# Texto proporcionado:

Entre los numerosos cargos de Rousseau, se encontraba la equivocada interpretación de Hume de una carta clave de Rousseau sobre una pensión real. Ese error involucró al rey Jorge III, sólo una de las muchas figuras destacadas que se vieron envueltas en la pelea; también Diderot, D'Holbach, Smith, James Boswell, D'Alembert, Grimm, Walpole. Voltaire tampoco resistió la tentación de atacar a Rousseau. Una declaración de guerra entre Francia y Gran Bretaña, dijo Grimm, no habría hecho más ruido.
En las crónicas sobre lo que el Monthly Review denominó la "pelea entre estos dos aclamados genios", el apoyo a Hume distaba de ser generalizado. Se acusaba a Rousseau de falta de gratitud, pero se aconsejaba "compasión hacia un hombre desgraciado, cuyo particular carácter y constitución mental -mucho nos tememos- lo hacen infeliz en toda situación". Las cartas de lectores también defendían a Rousseau: tema recurrente fue la falta de hospitalidad y respeto hacia el exiliado que avergonzaba a la nación británica. Este tratamiento equitativo no era lo que Hume esperaba, ni fue la versión que le dio a Mme. de Boufflers: "A mí, me representan como un granjero que lo acaricia y le ofrece avena, que él rechaza furioso; Voltaire y D'Alembert le pegan de atrás con un látigo; y Walpole le hace cuernos de papel maché. La idea no es del todo absurda".

# Tarea asignada 1:
Transcribe del texto sobre la pelea entre Hume y Rousseau todo lo que va desde "Entre los numerosos" hasta "hecho más ruido.".
# Tarea asignada 2:
Según el texto sobre la pelea entre Hume y Rousseau, ¿cómo denominó el Monthly Review esa disputa?

# Registros proporcionados:
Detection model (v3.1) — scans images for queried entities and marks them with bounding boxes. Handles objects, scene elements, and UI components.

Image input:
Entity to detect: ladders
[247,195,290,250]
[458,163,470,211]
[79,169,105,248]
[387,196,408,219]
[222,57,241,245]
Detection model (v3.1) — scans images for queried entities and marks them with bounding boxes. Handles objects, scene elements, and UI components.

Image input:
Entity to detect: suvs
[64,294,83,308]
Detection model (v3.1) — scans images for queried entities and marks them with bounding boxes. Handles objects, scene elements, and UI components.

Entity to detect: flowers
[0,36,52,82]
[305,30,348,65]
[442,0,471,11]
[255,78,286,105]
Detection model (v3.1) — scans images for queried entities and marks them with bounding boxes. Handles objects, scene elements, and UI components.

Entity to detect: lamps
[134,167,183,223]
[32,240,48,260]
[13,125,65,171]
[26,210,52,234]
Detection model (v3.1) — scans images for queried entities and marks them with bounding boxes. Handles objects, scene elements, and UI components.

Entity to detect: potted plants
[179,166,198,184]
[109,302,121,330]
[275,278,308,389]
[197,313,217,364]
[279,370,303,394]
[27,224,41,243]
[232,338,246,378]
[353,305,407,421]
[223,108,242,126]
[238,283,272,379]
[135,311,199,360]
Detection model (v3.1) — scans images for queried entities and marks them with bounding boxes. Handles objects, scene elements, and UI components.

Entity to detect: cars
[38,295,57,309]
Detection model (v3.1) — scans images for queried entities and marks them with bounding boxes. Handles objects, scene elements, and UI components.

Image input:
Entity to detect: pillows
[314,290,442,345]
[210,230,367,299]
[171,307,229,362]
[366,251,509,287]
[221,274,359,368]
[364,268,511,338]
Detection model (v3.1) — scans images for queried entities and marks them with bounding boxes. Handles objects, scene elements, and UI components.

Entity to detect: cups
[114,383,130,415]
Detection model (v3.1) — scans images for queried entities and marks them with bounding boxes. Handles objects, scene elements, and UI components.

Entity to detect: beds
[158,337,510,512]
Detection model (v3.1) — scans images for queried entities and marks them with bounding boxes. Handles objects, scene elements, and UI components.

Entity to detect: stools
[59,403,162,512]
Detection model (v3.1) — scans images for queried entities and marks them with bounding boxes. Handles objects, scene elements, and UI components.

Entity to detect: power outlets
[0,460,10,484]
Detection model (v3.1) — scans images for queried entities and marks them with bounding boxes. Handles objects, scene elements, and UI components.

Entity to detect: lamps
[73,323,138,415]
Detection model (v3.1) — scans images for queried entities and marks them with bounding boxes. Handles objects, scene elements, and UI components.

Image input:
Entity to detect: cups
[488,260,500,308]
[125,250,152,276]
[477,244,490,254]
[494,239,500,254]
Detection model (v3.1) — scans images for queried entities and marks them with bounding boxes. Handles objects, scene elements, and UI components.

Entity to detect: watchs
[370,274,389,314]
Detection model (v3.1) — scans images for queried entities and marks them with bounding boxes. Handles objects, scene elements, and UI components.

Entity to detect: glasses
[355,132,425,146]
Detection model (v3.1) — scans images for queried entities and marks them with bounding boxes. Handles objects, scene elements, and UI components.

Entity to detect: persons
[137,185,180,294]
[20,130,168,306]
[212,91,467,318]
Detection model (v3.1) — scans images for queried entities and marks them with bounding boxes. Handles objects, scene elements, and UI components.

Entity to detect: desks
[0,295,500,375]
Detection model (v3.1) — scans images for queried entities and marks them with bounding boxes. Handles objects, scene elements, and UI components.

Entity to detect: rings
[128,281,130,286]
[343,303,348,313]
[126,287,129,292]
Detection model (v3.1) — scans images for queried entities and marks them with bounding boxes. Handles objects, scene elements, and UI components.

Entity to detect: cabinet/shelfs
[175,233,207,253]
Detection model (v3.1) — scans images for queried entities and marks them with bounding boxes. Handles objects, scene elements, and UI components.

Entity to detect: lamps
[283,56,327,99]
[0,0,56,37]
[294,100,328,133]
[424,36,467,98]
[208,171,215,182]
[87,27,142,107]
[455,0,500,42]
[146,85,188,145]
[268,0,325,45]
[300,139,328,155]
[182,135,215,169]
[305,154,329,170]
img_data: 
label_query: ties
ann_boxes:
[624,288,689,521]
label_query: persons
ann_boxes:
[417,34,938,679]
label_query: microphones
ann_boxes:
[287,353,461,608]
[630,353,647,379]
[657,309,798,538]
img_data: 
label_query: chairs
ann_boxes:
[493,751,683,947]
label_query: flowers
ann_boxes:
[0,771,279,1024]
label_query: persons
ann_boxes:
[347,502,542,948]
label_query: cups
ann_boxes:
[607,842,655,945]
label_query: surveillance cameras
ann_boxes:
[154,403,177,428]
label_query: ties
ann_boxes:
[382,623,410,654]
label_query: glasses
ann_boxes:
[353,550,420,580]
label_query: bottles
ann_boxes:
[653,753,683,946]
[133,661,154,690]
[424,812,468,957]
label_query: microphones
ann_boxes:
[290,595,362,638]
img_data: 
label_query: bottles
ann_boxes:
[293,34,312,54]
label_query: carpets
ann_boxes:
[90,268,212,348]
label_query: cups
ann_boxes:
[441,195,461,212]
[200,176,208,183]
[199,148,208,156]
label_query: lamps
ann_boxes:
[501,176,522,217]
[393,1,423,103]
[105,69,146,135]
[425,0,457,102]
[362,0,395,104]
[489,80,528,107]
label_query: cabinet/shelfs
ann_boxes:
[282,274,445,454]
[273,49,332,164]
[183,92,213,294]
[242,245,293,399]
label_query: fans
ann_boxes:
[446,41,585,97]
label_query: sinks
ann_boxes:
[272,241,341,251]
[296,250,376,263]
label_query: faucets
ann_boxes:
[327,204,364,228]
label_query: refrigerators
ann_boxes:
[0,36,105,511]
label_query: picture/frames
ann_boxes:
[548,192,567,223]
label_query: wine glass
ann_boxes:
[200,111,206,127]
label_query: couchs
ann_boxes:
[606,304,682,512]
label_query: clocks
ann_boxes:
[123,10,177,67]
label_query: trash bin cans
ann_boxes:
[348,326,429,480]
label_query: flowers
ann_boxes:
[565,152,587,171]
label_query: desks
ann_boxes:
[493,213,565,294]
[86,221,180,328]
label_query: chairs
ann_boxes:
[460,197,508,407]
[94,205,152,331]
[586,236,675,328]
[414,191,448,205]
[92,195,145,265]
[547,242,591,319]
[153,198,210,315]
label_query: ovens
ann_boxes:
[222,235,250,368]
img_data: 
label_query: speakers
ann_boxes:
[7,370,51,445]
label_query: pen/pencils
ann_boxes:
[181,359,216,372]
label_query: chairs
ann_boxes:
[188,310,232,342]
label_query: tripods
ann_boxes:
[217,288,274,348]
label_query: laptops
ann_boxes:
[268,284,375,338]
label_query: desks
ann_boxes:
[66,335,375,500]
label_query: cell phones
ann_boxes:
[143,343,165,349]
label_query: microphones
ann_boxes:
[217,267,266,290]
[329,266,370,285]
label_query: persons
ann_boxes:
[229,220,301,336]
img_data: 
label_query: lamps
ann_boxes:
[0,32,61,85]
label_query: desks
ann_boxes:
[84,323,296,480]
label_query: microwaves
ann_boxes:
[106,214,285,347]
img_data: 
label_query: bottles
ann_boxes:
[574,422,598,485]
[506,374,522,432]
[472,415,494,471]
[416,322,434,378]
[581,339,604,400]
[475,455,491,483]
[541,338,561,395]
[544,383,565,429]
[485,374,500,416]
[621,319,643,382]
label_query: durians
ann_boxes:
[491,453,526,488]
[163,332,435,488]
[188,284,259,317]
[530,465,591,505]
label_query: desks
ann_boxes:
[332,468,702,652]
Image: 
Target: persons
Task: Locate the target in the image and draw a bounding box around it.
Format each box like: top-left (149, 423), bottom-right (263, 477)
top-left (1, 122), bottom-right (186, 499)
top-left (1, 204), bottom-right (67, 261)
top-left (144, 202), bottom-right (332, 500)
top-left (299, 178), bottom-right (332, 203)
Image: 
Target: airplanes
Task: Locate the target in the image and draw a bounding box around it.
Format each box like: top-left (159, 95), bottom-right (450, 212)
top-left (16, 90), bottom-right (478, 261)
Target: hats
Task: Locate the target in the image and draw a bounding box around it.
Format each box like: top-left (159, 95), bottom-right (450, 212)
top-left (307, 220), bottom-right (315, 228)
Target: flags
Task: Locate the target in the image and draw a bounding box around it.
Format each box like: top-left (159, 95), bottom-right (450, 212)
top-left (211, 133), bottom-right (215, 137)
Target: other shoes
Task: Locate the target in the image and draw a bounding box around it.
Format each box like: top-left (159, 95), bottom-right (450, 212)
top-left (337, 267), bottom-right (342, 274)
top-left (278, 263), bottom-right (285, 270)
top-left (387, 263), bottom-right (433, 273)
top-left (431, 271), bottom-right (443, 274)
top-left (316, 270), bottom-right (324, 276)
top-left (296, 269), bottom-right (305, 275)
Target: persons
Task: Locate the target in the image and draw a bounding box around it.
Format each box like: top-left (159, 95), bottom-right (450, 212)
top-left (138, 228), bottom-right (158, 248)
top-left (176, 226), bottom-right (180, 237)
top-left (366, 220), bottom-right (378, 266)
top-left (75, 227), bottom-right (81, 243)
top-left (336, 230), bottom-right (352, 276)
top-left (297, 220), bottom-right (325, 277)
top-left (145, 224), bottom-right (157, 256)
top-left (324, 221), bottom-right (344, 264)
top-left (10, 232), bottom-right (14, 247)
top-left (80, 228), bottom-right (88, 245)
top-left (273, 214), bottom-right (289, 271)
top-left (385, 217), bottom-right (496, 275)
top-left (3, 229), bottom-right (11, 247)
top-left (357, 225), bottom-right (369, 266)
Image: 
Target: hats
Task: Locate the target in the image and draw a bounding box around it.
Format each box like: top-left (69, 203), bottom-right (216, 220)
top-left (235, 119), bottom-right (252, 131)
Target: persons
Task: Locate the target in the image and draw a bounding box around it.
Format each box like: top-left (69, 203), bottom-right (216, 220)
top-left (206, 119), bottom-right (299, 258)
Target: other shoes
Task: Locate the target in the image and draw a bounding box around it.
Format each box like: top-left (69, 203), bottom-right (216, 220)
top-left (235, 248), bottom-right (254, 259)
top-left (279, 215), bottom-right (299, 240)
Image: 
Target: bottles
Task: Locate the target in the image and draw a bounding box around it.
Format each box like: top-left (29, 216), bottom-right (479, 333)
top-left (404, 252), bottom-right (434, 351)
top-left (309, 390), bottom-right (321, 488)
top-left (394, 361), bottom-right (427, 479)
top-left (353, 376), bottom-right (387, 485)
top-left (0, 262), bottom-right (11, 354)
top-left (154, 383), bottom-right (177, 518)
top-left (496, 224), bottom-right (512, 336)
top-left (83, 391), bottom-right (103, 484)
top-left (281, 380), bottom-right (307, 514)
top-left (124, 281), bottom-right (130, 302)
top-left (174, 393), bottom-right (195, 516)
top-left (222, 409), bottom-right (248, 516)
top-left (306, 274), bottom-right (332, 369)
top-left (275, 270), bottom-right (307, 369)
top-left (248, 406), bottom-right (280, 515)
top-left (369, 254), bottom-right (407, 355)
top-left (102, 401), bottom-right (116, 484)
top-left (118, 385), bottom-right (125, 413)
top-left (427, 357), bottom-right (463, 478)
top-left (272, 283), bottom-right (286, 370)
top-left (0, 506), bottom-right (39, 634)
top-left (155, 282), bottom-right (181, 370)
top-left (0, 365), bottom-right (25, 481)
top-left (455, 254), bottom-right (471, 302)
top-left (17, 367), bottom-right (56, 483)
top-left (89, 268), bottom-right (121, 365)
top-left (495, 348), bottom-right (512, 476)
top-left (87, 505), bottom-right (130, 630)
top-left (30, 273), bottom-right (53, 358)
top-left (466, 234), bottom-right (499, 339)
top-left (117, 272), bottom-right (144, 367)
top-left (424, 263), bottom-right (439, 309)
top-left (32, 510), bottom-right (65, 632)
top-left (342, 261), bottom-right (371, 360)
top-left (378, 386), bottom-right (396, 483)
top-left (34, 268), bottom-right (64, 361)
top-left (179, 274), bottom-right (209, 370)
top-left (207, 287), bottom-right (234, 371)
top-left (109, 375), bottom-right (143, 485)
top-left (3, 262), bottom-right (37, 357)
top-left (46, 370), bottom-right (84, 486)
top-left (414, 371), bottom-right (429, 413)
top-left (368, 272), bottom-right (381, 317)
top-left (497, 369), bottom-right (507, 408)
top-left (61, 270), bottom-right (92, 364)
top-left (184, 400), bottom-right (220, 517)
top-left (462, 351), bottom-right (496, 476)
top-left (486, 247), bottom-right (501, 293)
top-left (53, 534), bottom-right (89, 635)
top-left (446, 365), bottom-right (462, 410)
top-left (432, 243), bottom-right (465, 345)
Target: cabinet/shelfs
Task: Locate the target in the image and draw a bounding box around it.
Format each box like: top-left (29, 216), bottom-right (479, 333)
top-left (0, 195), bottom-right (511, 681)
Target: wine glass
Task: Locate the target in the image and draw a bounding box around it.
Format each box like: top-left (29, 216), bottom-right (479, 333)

# Solución del ejercicio 1:
Entre los numerosos cargos de Rousseau, se encontraba la equivocada interpretación de Hume de una carta clave de Rousseau sobre una pensión real. Ese error involucró al rey Jorge III, sólo una de las muchas figuras destacadas que se vieron envueltas en la pelea; también Diderot, D'Holbach, Smith, James Boswell, D'Alembert, Grimm, Walpole. Voltaire tampoco resistió la tentación de atacar a Rousseau. Una declaración de guerra entre Francia y Gran Bretaña, dijo Grimm, no habría hecho más ruido.

# Solución del ejercicio 2:
La llamó la "pelea entre estos dos aclamados genios".